History of Fasting February
2019 marked the first year of Fasting February, but intermittent fasting in the medical field dates back much earlier. Intermittent fasting – which is different from fasting for religious, political, or mental health reasons — was defined by Doctors Valter Longo, Satchidananda Panda, and Mark Mattson as the alternative to the ‘gold standard‘ of life-lengthening methods, calorie restriction.
It’s Not a Diet
Dr. Cole has plenty of other reading material and feature articles regarding diet, but he explained that intermittent fasting, as a concept, does not seek to edit your food content. Rather, it seeks to disrupt the window you have each day to consume any food, thereby shortening the amount of time you have to consume unhealthy food.
While Dr. Cole does stress the importance of a healthy diet in terms of nutritional content, intermittent fasting on its own can work wonders.
“Cut out all forms of ingestion for a minimum of 10 hours every night,” said Dr. Cole. “You can go up to 16 hours eventually. Make sure you only drink water during this time. Some people opt to eat fewer than 500 calories a day for one to two days max per week, which is a viable option for my seasoned intermittent fasters. But if you are new to this method, please do not start with this option.”
Fasting February is a great month to try this for your first time because with the social media hashtag #FastingFebruary, you won’t be alone! Plenty of people just like you join together this month to fast for their first time — don’t hesitate to be part of the fun! You will feel amazing, create a lasting habit for yourself, and even make some friends.
Intermittent Fasting Safety
Please be sure that you practice safety when intermittent fasting. Fasting suddenly for two days will have highly damaging effects on your body and mental health. If you want to fast for long periods, increase the length of your overnight fasts by an hour or two every couple of days.
Tell a friend or family member what you are doing before you start. Fasting makes us feel so good that some people develop an addiction or eating disorder. If you prepare a safe person with the correct information ahead of time, you can avoid this.

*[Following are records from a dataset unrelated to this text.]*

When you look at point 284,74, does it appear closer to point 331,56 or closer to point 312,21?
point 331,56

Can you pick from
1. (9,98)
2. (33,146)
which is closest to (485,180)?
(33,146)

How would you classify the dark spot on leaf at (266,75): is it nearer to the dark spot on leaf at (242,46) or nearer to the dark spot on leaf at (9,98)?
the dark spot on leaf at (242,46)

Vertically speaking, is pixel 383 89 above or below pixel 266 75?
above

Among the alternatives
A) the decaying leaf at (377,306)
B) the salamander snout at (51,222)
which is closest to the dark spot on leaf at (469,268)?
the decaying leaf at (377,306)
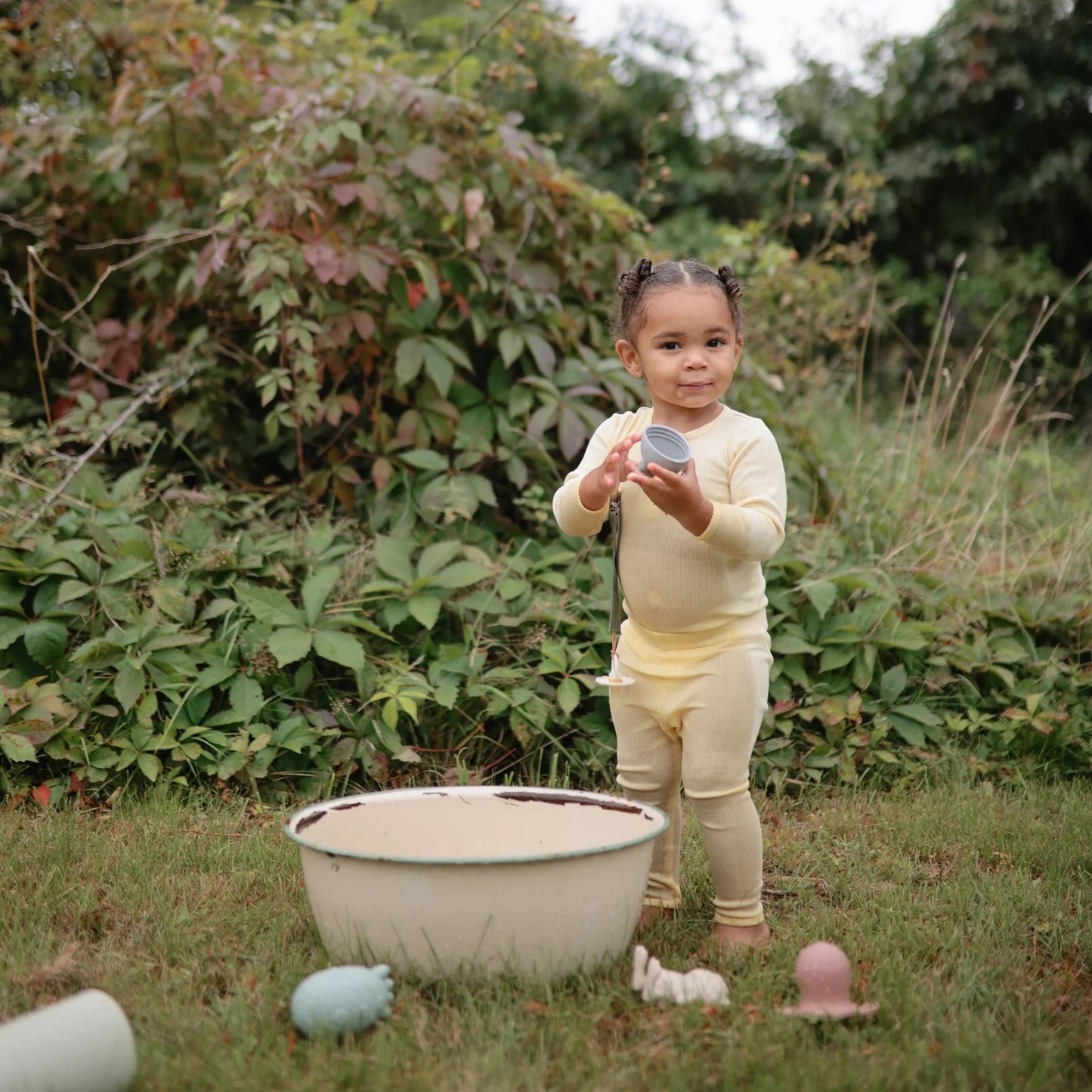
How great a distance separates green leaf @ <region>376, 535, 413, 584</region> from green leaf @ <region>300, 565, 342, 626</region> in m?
0.14

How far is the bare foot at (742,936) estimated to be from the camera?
2.18 metres

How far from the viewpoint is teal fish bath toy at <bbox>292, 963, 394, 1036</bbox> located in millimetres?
1754

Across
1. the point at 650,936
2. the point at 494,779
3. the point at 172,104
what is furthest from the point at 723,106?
the point at 650,936

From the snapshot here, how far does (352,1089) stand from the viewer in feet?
5.30

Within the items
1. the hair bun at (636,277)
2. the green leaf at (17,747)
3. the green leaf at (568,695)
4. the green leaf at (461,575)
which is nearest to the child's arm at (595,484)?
the hair bun at (636,277)

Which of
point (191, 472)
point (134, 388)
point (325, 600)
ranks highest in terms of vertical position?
point (134, 388)

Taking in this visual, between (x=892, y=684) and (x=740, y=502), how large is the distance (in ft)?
4.79

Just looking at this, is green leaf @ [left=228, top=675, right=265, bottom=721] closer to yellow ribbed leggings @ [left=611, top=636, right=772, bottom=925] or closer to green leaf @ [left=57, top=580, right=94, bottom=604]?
green leaf @ [left=57, top=580, right=94, bottom=604]

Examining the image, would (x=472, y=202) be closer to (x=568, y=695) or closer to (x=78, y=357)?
(x=78, y=357)

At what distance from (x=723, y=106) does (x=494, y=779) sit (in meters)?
7.08

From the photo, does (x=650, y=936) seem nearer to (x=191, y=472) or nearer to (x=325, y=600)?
(x=325, y=600)

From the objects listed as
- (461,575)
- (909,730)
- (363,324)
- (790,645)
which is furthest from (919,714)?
(363,324)

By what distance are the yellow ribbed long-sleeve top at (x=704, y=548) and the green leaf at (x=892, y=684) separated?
4.20 feet

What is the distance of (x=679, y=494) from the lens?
6.56 ft
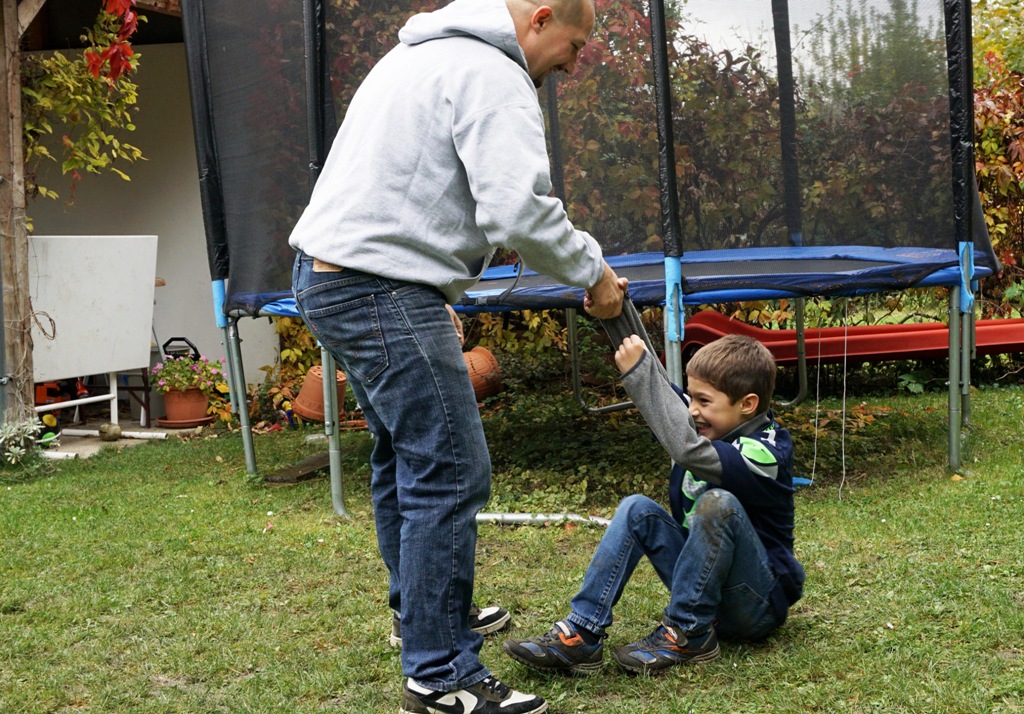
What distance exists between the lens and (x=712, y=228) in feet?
13.5

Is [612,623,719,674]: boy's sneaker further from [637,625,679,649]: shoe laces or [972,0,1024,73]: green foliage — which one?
[972,0,1024,73]: green foliage

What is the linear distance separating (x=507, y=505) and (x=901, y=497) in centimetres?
144

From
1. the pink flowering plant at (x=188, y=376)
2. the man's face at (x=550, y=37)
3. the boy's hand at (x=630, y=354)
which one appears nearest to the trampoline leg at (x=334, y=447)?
the boy's hand at (x=630, y=354)

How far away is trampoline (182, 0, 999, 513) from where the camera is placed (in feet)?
12.7

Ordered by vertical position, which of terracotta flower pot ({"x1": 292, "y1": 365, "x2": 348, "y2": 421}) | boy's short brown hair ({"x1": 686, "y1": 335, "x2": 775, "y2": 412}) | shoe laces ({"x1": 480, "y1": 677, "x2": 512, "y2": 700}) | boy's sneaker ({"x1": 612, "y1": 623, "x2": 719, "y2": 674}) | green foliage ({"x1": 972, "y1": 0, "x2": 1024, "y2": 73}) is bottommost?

Fasting is not anorexia, although some people assume the two are linked. While one can include the other, that is usually not the case.
“You might already fast intermittently without realizing it,” said Dr. Cole in closing. “If you naturally wait a while to eat breakfast in the mornings or never snack after dinner, you are already off to a great start. Track when you eat for a few days and see where you can expand your window of non-consumption time per day. The benefits are immense.”